▶ **SELECTED EXCERPT**:
# # # # #
Improve tracing, task force tells Palawan officials

VACCINE QUEUE Residents of Puerto Princesa City wait for their turn to get vaccinated at Puerto Princesa City Coliseum as the city government speeds up its vaccine rollout amid a spike in COVID-19 cases in the Palawan capital. —CEDEZ CASTRO/CONTRIBUTOR

PUERTO PRINCESA CITY — This capital city and the rest of Palawan should improve its contact tracing to effectively address the spike of COVID-19 cases in the province, according to a member of the task force overseeing the government response to the pandemic.

Citing local data on COVID-19 cases, Baguio City Mayor Benjamin Magalong, who advises the National Task Force Against COVID-19 (NTF) on contact tracing, said health officials might not have been properly conducting contact tracing, which could have possibly led to the surge.

Magalong and other NTF officials were here on Thursday to assess the continuous increase of COVID-19 cases in Palawan, particularly in this provincial capital.
# # # # #
▶ **DATA SEGMENT**:

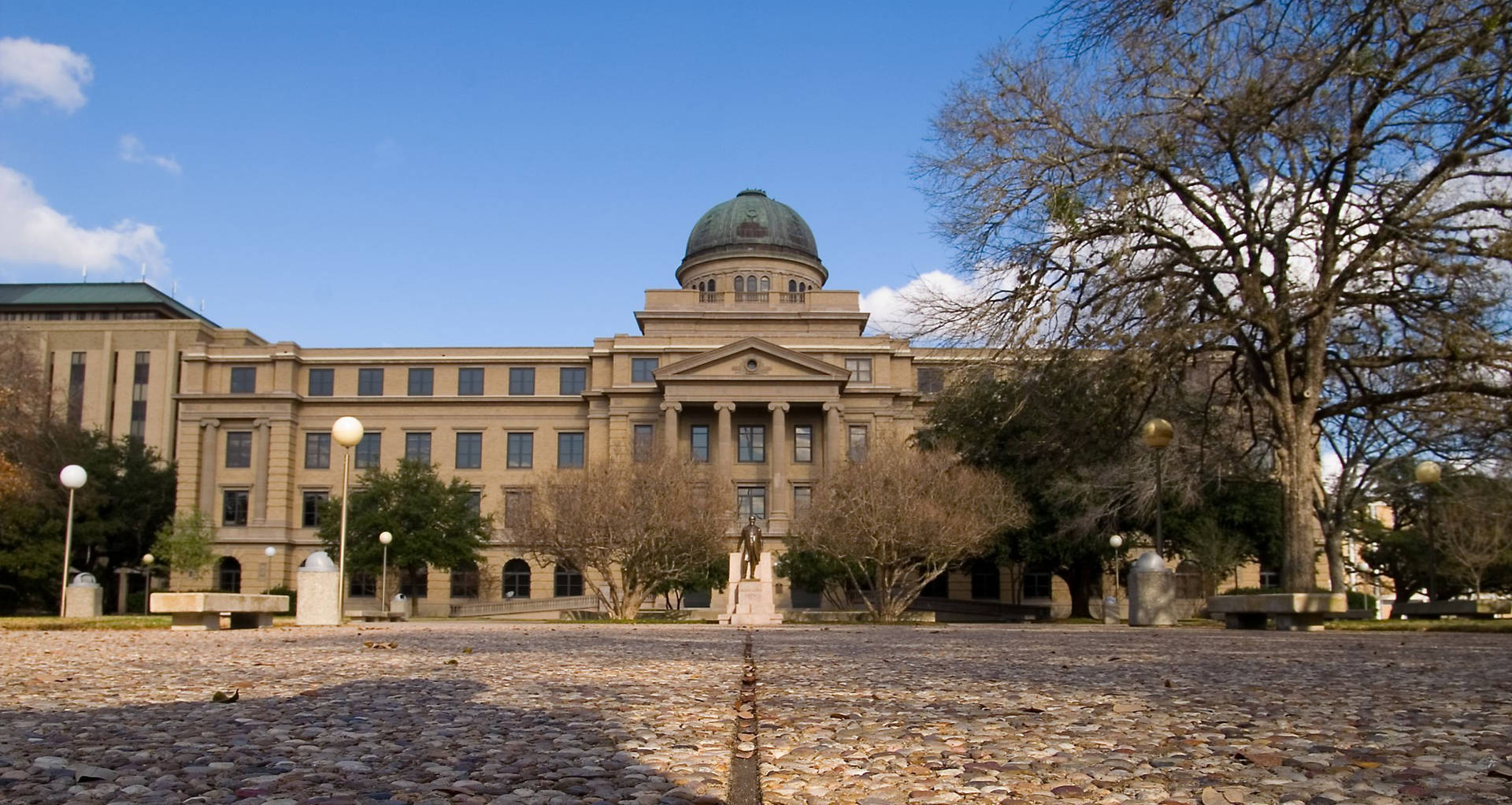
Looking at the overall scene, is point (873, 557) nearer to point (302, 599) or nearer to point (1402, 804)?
point (302, 599)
# # # # #
▶ **TASKS FOR THIS EXERCISE**:
1. Name every place that appears by name in the Palawan contact-tracing article.
2. Please render this sentence from the Palawan contact-tracing article in Spanish: "Magalong and other NTF officials were here on Thursday to assess the continuous increase of COVID-19 cases in Palawan, particularly in this provincial capital."
3. Write out the Palawan contact-tracing article word for word from "PUERTO PRINCESA CITY —" to "to the surge.".
Answer from the article on Palawan contact tracing only; the listing doesn't count.

▶ **RESULTS BY TASK**:
1.
Puerto Princesa City
Puerto Princesa City Coliseum
Palawan
Baguio City

2. Magalong y otros funcionarios del NTF estuvieron aquí el jueves para evaluar el aumento continuo de casos de COVID-19 en Palawan, en particular en esta capital provincial.

3.
PUERTO PRINCESA CITY — This capital city and the rest of Palawan should improve its contact tracing to effectively address the spike of COVID-19 cases in the province, according to a member of the task force overseeing the government response to the pandemic.

Citing local data on COVID-19 cases, Baguio City Mayor Benjamin Magalong, who advises the National Task Force Against COVID-19 (NTF) on contact tracing, said health officials might not have been properly conducting contact tracing, which could have possibly led to the surge.